Could he really do it? Are there restraints? The Senate Foreign
Relations Committee under Chairman Bob Corker (R-Tenn.) deserves credit
for airing this timely concern in a hearing this month, the first of its kind since 1976.
Naturally,
the questions are being driven by Mr. Trump’s personality and might not
have been raised had someone else been elected president. But the fact
is that Mr. Trump sits in the Oval Office and holds the power to launch
nuclear weapons, and an understanding of how that works is important.
Start
with a key distinction between today and the Cold War. During the long
confrontation with the Soviet Union, both sides threatened each other
with nuclear-armed missiles that could hit the other in 30 minutes.
Both nations built elaborate command-and-control systems to enable a
rapid response to attack.

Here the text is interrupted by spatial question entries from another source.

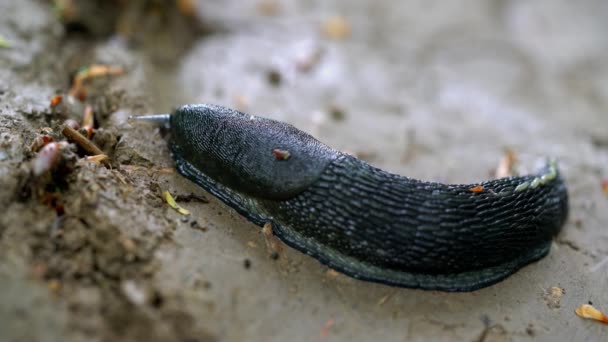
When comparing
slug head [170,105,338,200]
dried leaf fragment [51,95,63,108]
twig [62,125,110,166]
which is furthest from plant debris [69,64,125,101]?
slug head [170,105,338,200]

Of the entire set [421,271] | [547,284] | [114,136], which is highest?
[114,136]

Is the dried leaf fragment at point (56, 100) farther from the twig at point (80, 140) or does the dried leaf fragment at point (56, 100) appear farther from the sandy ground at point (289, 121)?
the twig at point (80, 140)

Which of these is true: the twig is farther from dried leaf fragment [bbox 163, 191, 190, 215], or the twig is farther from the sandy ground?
dried leaf fragment [bbox 163, 191, 190, 215]

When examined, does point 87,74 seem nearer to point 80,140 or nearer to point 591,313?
point 80,140

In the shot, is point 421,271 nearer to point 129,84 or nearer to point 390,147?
point 390,147

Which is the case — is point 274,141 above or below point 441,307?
above

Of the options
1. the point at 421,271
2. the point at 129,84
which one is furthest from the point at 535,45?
the point at 129,84

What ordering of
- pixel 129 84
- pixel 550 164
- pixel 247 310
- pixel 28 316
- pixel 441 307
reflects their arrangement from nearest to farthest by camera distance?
pixel 28 316 → pixel 247 310 → pixel 441 307 → pixel 550 164 → pixel 129 84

The threat of certain and rapid retaliation —
the cocked-pistols standoff — was intended to deter war. To effectively
deter, it had to be credible. In the United States, the president was,
and is, the sole decider. He carries a card to authenticate his
authority, and in the event of an emergency attack on the United States,
with the help of military aides, he would have to make excruciating
decisions in just minutes: whether the nation is under attack, how to
retaliate, what targets to aim at, what weapons to launch. Ground-based
missiles can be launched within about four minutes of the president’s order, sea-based within 12 minutes
or so. Obviously, in such an emergency, there is no time for a Cabinet
meeting or consultation with Congress. This system still exists.

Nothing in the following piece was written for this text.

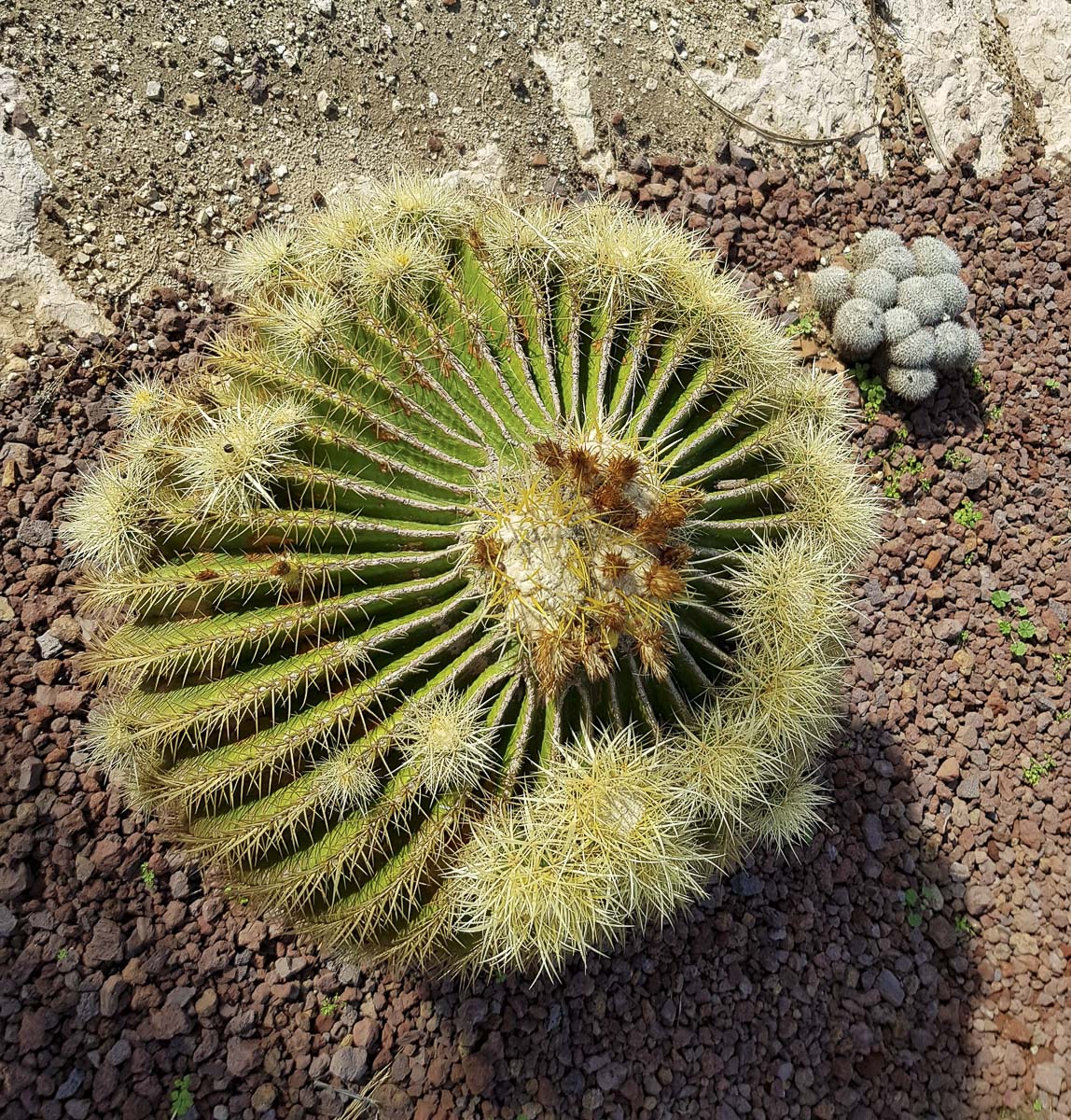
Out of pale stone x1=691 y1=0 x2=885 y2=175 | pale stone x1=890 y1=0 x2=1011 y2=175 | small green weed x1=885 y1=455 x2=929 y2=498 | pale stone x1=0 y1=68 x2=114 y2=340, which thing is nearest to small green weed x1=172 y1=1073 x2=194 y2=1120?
pale stone x1=0 y1=68 x2=114 y2=340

Most likely, there would be somewhat more time for deliberation, a window for others to scrutinize and possibly dispute or delay a nuclear launch order. Hans Kristensen of the Federation of American Scientists obtained 2012 U.S. strategic war plans under the Freedom of Information Act that clearly state that strike options and execution must pass muster under domestic and international law and that any weapon use “must comply” with requirements of the Law of Armed Conflict: “military necessity, avoidance of unnecessary suffering, proportionality and discrimination or distinction.” The former head of U.S. Strategic Command, retired Air Force Gen. C. Robert Kehler, testified that the U.S. military does not blindly follow orders and would question — and check — whether an order to launch nuclear weapons was legal. The Senate panel was also reminded that the system is made of people, processes, checks and controls and is not automatic. Furthermore, when it comes to fighting wars in general, Congress shares authority with the chief executive, and that authority might be exercised more clearly in a nuclear use decision not taken under emergency conditions.

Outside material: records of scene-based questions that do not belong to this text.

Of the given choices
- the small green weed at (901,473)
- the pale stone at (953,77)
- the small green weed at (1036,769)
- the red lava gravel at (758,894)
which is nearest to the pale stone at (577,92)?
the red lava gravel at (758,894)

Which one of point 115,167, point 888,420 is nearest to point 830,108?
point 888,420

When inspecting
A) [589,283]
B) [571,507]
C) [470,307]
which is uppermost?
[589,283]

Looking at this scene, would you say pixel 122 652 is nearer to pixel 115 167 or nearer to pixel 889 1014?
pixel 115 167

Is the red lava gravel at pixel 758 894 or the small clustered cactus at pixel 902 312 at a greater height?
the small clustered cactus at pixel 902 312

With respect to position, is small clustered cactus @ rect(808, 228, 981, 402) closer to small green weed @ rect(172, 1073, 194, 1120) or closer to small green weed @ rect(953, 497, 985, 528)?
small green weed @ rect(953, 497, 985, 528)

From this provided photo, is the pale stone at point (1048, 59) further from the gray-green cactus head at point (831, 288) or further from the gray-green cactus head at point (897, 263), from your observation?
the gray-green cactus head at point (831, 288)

Still, there are disturbing gray zones. What if conventional war breaks out, say, on the Korean Peninsula, Congress gives approval to defend U.S. allies South Korea and Japan, casualties soar and Mr. Trump wants to use a nuclear weapon in the hope that it would quickly end the conflict? He might argue that a low-yield nuclear weapon aimed at a remote North Korean weapons target is proportionate, militarily necessary and able to halt further suffering. What is to stop a president then? The boundary between conventional and nuclear war could be very blurry, as it was in Europe during the Cold War. These questions bear further scrutiny.
Mr. Trump’s personality does not seem likely to change. But there is one area where he could make the world safer: the Cold War procedure, in effect in the United States and Russia, of keeping land- and sea-based nuclear missiles on launch-ready alert. This is a holdover from the era of mutual assured destruction that could be modified in tandem by the United States and Russia, a smart, pragmatic move to ease off the hair-trigger alerts, which pose a threat of miscalculation and catastrophe. The nuclear weapons would still retain their awesome destructive power; they would remain a potent deterrent. But giving a leader more than mere minutes to decide whether to launch them in a crisis seems to be a wise step that Mr. Trump, who carries that nuclear weapons authentication card around with him, can surely appreciate.